··· Data records

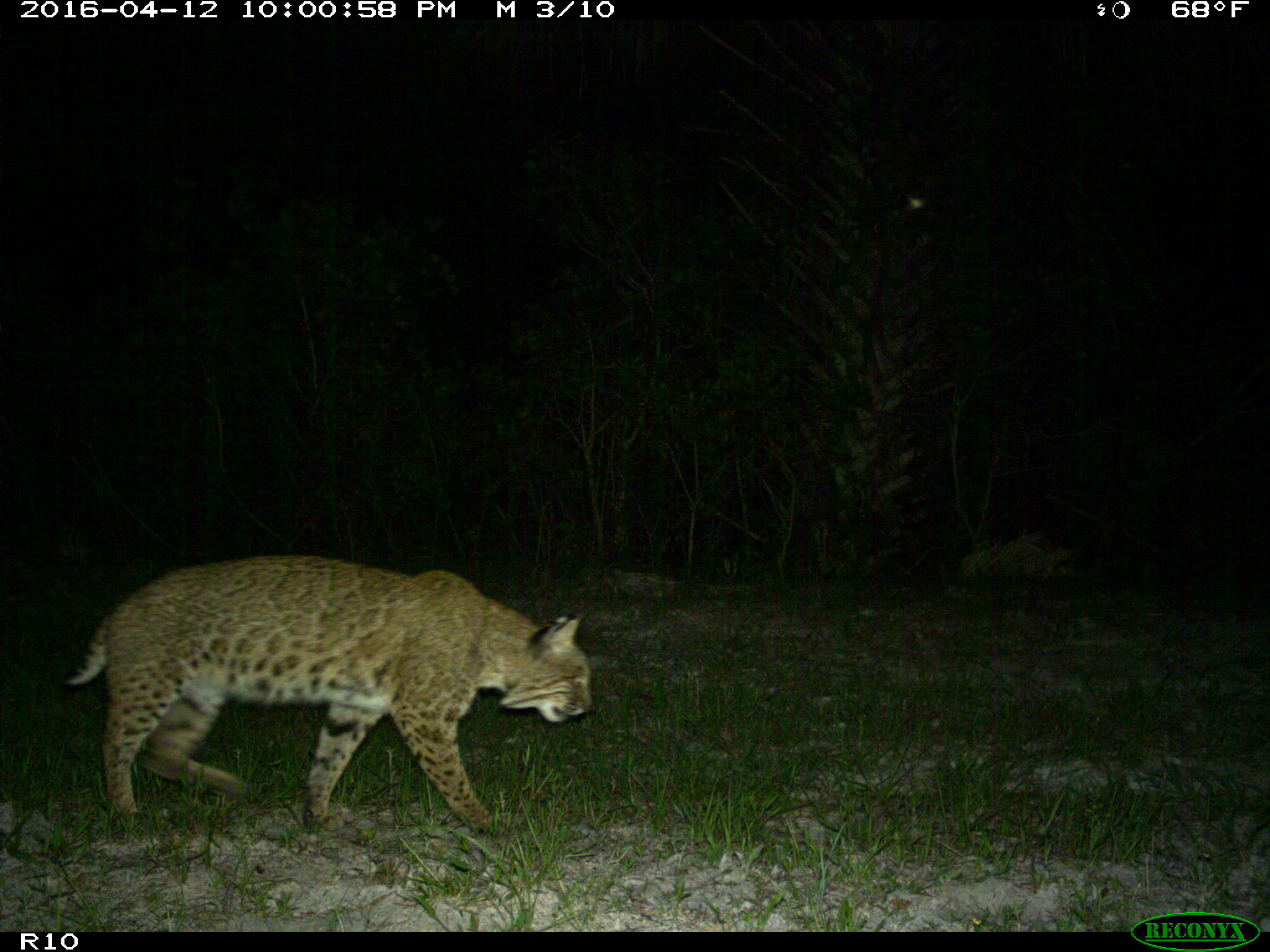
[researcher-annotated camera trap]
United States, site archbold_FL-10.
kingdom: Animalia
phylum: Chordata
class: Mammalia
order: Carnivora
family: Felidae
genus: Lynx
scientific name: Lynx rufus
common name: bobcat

······
··· Data records

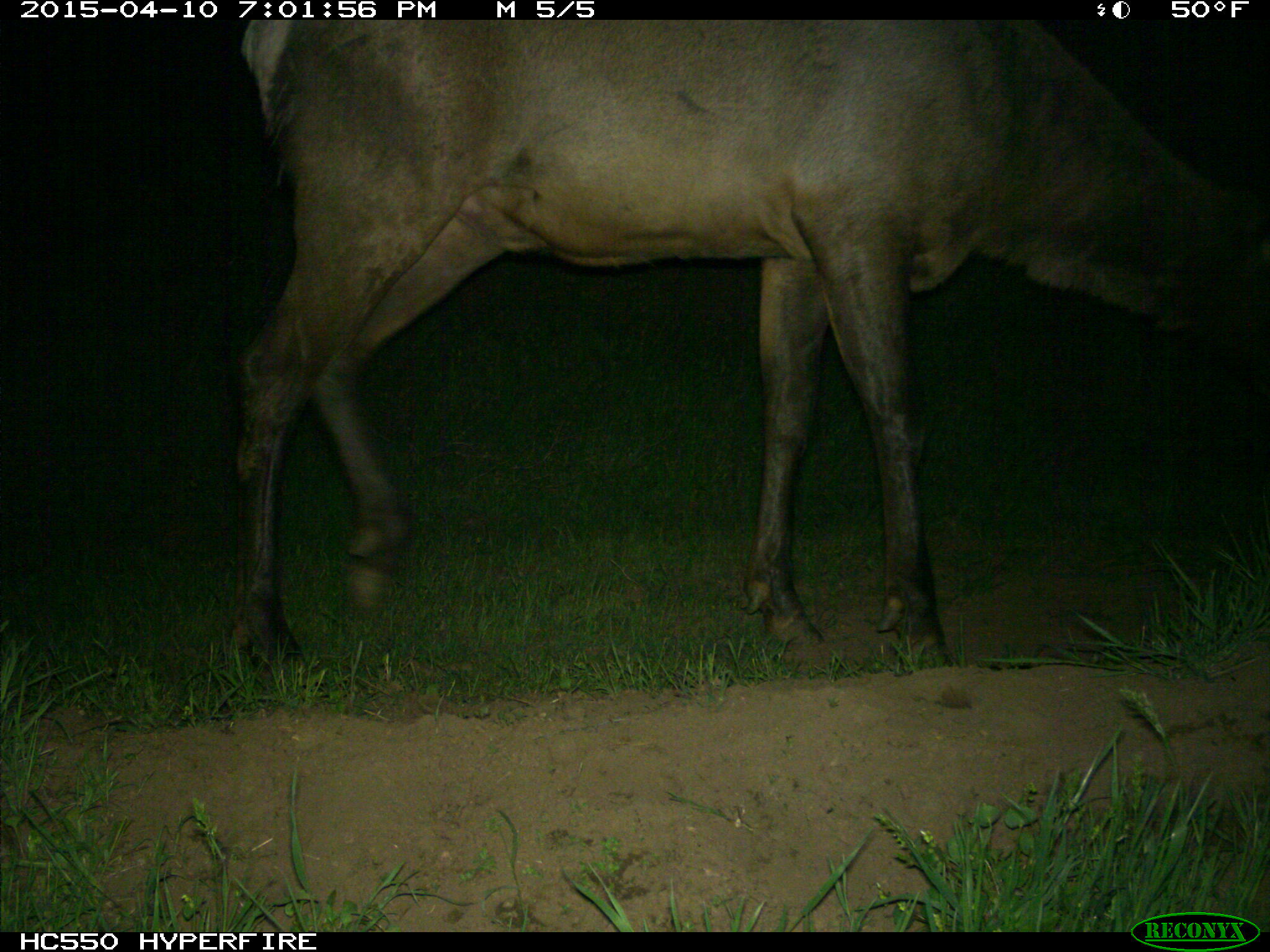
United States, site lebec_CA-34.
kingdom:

······

What is being asked: Go through the records and gather the lines that hold "States".

Result:
United States, site archbold_FL-10.
United States, site lebec_CA-34.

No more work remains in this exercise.